Toutefois, l’évolution de la société française et les exigences croissantes de transparence démocratique invitent aujourd’hui à réexaminer l’équilibre entre protection de la fonction et principe de responsabilité.
Le maintien de mécanismes pouvant être perçus comme une forme de protection particulière des responsables publics contribue à alimenter une défiance croissante envers les institutions. Dans une démocratie moderne, l’exercice d’une fonction publique élective ne saurait être assimilé à un privilège personnel.
Proposition de réforme
La présente pétition demande l’ouverture d’une réflexion législative et constitutionnelle visant à réformer les articles 26 et 67 de la Constitution afin de renforcer le principe d’égalité devant la justice.
1. Concernant l’immunité parlementaire :
L’objectif n’est pas de remettre en cause la liberté indispensable du mandat parlementaire, notamment la protection des opinions et votes émis dans l’exercice des fonctions.
En revanche, il apparaît nécessaire de limiter strictement les protections attachées au mandat aux seuls actes directement liés à l’exercice de la fonction parlementaire.
Les parlementaires doivent pouvoir être poursuivis et jugés dans les mêmes conditions que tout citoyen pour les faits personnels, antérieurs ou extérieurs à leur mandat, selon les garanties normales de la procédure judiciaire.
Une telle évolution renforcerait la distinction entre :
la protection de la fonction représentative, qui doit être préservée ;
la protection individuelle du titulaire du mandat, qui ne doit pas créer de régime d’exception.
2. Concernant la responsabilité pénale du Président de la République :
La fonction présidentielle exige une protection particulière afin de préserver la continuité de l’État et l’indépendance de l’exécutif.
Cependant, le principe selon lequel le chef de l’État ne peut voir sa responsabilité judiciaire engagée pendant la durée de son mandat pour des actes sans lien avec celui-ci mérite d’être réexaminé afin d’assurer un équilibre plus conforme aux attentes démocratiques actuelles.
Une réforme pourrait notamment prévoir :
une distinction plus précise entre les actes relevant de l’exercice de la fonction présidentielle et les actes strictement personnels ;
des modalités de jugement garantissant à la fois l’indépendance de la justice et la continuité des institutions ;
un mécanisme évitant que la fin d’un mandat constitue systématiquement le seul moment possible d’une éventuelle mise en cause.
Fondements démocratiques
La confiance dans les institutions repose sur un principe essentiel : les citoyens doivent avoir la conviction que les règles communes s’appliquent à tous, y compris aux plus hautes fonctions de l’État.
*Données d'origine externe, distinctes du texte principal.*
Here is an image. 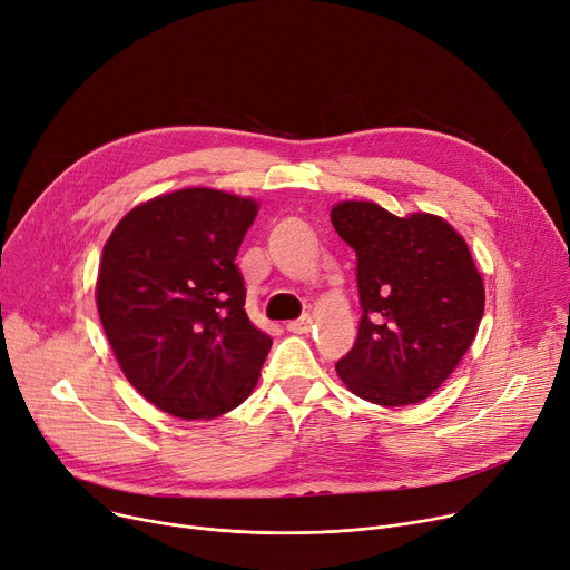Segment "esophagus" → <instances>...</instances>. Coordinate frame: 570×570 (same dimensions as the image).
Segmentation results:
<instances>
[{
    "label": "esophagus",
    "instance_id": "1",
    "mask_svg": "<svg viewBox=\"0 0 570 570\" xmlns=\"http://www.w3.org/2000/svg\"><path fill=\"white\" fill-rule=\"evenodd\" d=\"M311 328H313V317L311 315H304V317H298L294 322H287V331H292V333H308Z\"/></svg>",
    "mask_w": 570,
    "mask_h": 570
}]
</instances>
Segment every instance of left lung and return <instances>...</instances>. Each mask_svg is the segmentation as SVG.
<instances>
[{"label": "left lung", "instance_id": "obj_1", "mask_svg": "<svg viewBox=\"0 0 570 570\" xmlns=\"http://www.w3.org/2000/svg\"><path fill=\"white\" fill-rule=\"evenodd\" d=\"M331 223L356 253L361 322L336 363L367 403L425 400L455 371L483 317V278L460 234L440 216L397 218L375 203H338Z\"/></svg>", "mask_w": 570, "mask_h": 570}]
</instances>
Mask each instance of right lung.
Here are the masks:
<instances>
[{
  "mask_svg": "<svg viewBox=\"0 0 570 570\" xmlns=\"http://www.w3.org/2000/svg\"><path fill=\"white\" fill-rule=\"evenodd\" d=\"M250 197L181 188L130 209L104 246L96 306L126 380L158 410L195 421L239 407L272 338L250 324L234 257Z\"/></svg>",
  "mask_w": 570,
  "mask_h": 570,
  "instance_id": "add662e5",
  "label": "right lung"
}]
</instances>
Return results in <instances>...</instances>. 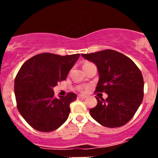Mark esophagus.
Returning a JSON list of instances; mask_svg holds the SVG:
<instances>
[{
	"mask_svg": "<svg viewBox=\"0 0 158 158\" xmlns=\"http://www.w3.org/2000/svg\"><path fill=\"white\" fill-rule=\"evenodd\" d=\"M86 98V95H78L77 96V98H79V99H83V98Z\"/></svg>",
	"mask_w": 158,
	"mask_h": 158,
	"instance_id": "esophagus-1",
	"label": "esophagus"
}]
</instances>
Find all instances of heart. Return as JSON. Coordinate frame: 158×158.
<instances>
[{
    "label": "heart",
    "instance_id": "b5f03b06",
    "mask_svg": "<svg viewBox=\"0 0 158 158\" xmlns=\"http://www.w3.org/2000/svg\"><path fill=\"white\" fill-rule=\"evenodd\" d=\"M89 64H90V63H84V65H83V66H88ZM80 90H83V89H85V87H81L80 89Z\"/></svg>",
    "mask_w": 158,
    "mask_h": 158
}]
</instances>
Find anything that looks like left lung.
Returning <instances> with one entry per match:
<instances>
[{
	"mask_svg": "<svg viewBox=\"0 0 158 158\" xmlns=\"http://www.w3.org/2000/svg\"><path fill=\"white\" fill-rule=\"evenodd\" d=\"M97 66L99 80L96 92H106L108 98H96L98 104L89 111L100 125L118 128L128 123L142 102L144 79L135 63L121 52L105 49L82 54Z\"/></svg>",
	"mask_w": 158,
	"mask_h": 158,
	"instance_id": "1",
	"label": "left lung"
}]
</instances>
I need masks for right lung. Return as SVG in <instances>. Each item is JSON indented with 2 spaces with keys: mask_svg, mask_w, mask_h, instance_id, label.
<instances>
[{
  "mask_svg": "<svg viewBox=\"0 0 158 158\" xmlns=\"http://www.w3.org/2000/svg\"><path fill=\"white\" fill-rule=\"evenodd\" d=\"M79 54L60 56L37 54L25 62L14 79L17 108L33 128L50 132L60 128L70 112L69 105L76 99L74 92L54 97L52 88L67 77Z\"/></svg>",
  "mask_w": 158,
  "mask_h": 158,
  "instance_id": "obj_1",
  "label": "right lung"
}]
</instances>
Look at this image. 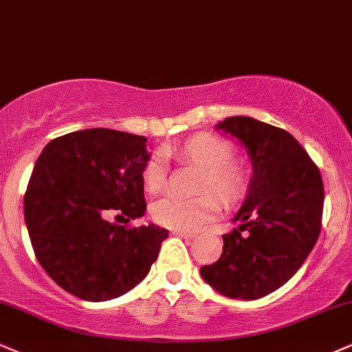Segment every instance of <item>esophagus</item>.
Masks as SVG:
<instances>
[{
  "instance_id": "esophagus-1",
  "label": "esophagus",
  "mask_w": 352,
  "mask_h": 352,
  "mask_svg": "<svg viewBox=\"0 0 352 352\" xmlns=\"http://www.w3.org/2000/svg\"><path fill=\"white\" fill-rule=\"evenodd\" d=\"M173 235H177V236H181V238H186V240H190V238H194V233L181 232V230H173Z\"/></svg>"
}]
</instances>
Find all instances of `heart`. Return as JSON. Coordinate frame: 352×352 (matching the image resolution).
<instances>
[{"instance_id": "1", "label": "heart", "mask_w": 352, "mask_h": 352, "mask_svg": "<svg viewBox=\"0 0 352 352\" xmlns=\"http://www.w3.org/2000/svg\"><path fill=\"white\" fill-rule=\"evenodd\" d=\"M169 155L176 163L201 169L194 199L164 197L151 206V219L162 227L194 232L210 222L219 210L217 197L225 207L236 206L248 194L251 186L250 163L235 155V146L227 138L214 133H197L173 146ZM143 188L148 194H158L166 184V169L162 160L153 156L142 169ZM210 193L216 196L212 198Z\"/></svg>"}]
</instances>
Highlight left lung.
Segmentation results:
<instances>
[{
	"label": "left lung",
	"instance_id": "1",
	"mask_svg": "<svg viewBox=\"0 0 352 352\" xmlns=\"http://www.w3.org/2000/svg\"><path fill=\"white\" fill-rule=\"evenodd\" d=\"M217 129L248 148L253 177L248 197L223 235L219 261L201 276L230 298L256 300L274 292L300 269L322 230L324 188L320 169L284 129L235 116Z\"/></svg>",
	"mask_w": 352,
	"mask_h": 352
}]
</instances>
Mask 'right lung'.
<instances>
[{
  "label": "right lung",
  "instance_id": "1",
  "mask_svg": "<svg viewBox=\"0 0 352 352\" xmlns=\"http://www.w3.org/2000/svg\"><path fill=\"white\" fill-rule=\"evenodd\" d=\"M146 138L111 129L56 137L37 158L24 219L37 261L60 287L89 302L124 296L145 279L168 230L129 227L146 210ZM128 217L124 226L107 217Z\"/></svg>",
  "mask_w": 352,
  "mask_h": 352
}]
</instances>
La responsabilité des élus n’affaiblit pas l’autorité publique ; elle la renforce. Une démocratie mature est capable de protéger ses institutions tout en refusant toute confusion entre protection nécessaire de la fonction et impunité personnelle.
Demande
Nous demandons à l’Assemblée nationale et à sa Commission des lois d’engager un travail de réflexion sur une réforme du régime des immunités présidentielle et parlementaire afin :
d’assurer une meilleure effectivité du principe constitutionnel d’égalité devant la loi ;
de renforcer la confiance des citoyens dans leurs représentants ;
de préserver uniquement les protections indispensables au libre exercice des fonctions publiques ;
d’adapter nos institutions aux exigences démocratiques contemporaines.
Cette réforme constituerait une évolution majeure vers une République fondée sur la responsabilité, la transparence et l’exemplarité de ses dirigeants.